Het ontwerpwijzigingsplan met bijbehorende stukken heeft gedurende zes weken ter inzage gelegen. Tijdens de periode werd een ieder in de gelegenheid gesteld om bij het college van Burgemeester en Wethouders zienswijzen in te dienen omtrent het ontwerpwijzigingsplan. Er zijn tijdens deze periode geen zienswijzen ingediend, waardoor het plan ongewijzigd is vastgesteld.

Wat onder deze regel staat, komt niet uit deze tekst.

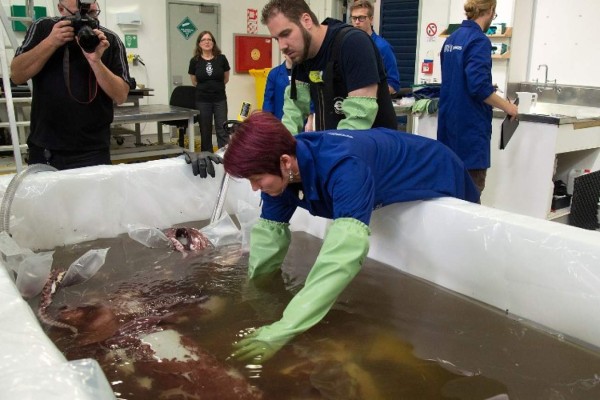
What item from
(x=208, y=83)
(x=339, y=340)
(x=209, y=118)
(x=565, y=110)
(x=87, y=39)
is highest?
(x=87, y=39)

Ten behoeve van de uitvoerbaarheid van het wijzigingsplan is het van belang te weten of het wijzigingsplan economisch uitvoerbaar is. De economische uitvoerbaarheid wordt enerzijds bepaald door een financieel haalbaar plan en anderzijds door de wijze van kostenverhaal van de gemeente (grondexploitatie).
Financiële haalbaarheid
De kosten voor de ontwikkeling komen voor rekening van de initiatiefnemer. Aangenomen wordt dat deze over de financiële middelen beschikt om het plan uit te kunnen voeren. Hiermee wordt het plan financieel haalbaar geacht.
Grondexploitatie
De gemeente moet, volgens de grondexploitatieregeling in de Wet ruimtelijke ordening (Wro) en het Besluit ruimtelijke ordening (Bro), de gemaakte gemeentelijke kosten verhalen op de initiatiefnemers van de ontwikkeling. Dit geldt overigens alleen wanneer sprake is van bouwplannen, zoals opgenomen in het Bro. Er is geen sprake van een bouwplan in de zin van het Bro. Het opstellen van een exploitatieplan is niet aan de orde. De kosten voor het voorliggende wijzigingsplan worden gedekt uit de gemeentelijke leges die voor rekening komen van de eigenaar van het perceel.
Planschade
Tot slot wordt voor eventuele planschade een planschade overeenkomst tussen initiatiefnemer en de gemeente afgesloten.
Verbeelding
Het wijzigingsplan Dronten - Van der Plasschelaan 8 gaat vergezeld van een verbeelding. Na onherroepelijk worden van het wijzigingsplan maat het deel uit van het bestemmingsplan Buitengebied
Dronten (D4000).
Regels
De regels die deel uitmaken van het Buitengebied Dronten (D4000) zijn onverkort van toepassing op dit
wijzigingsplan.
De bestemmings- en aanduidingsregels die van toepassing zijn op het plangebied van het wijzigingsplan (in dit geval de bestemmingen 'Wonen',' Waarde - Archeologie 4', de functieaanduiding
''specifieke vorm van water - kavelsloot'' zijn onverkort van toepassing.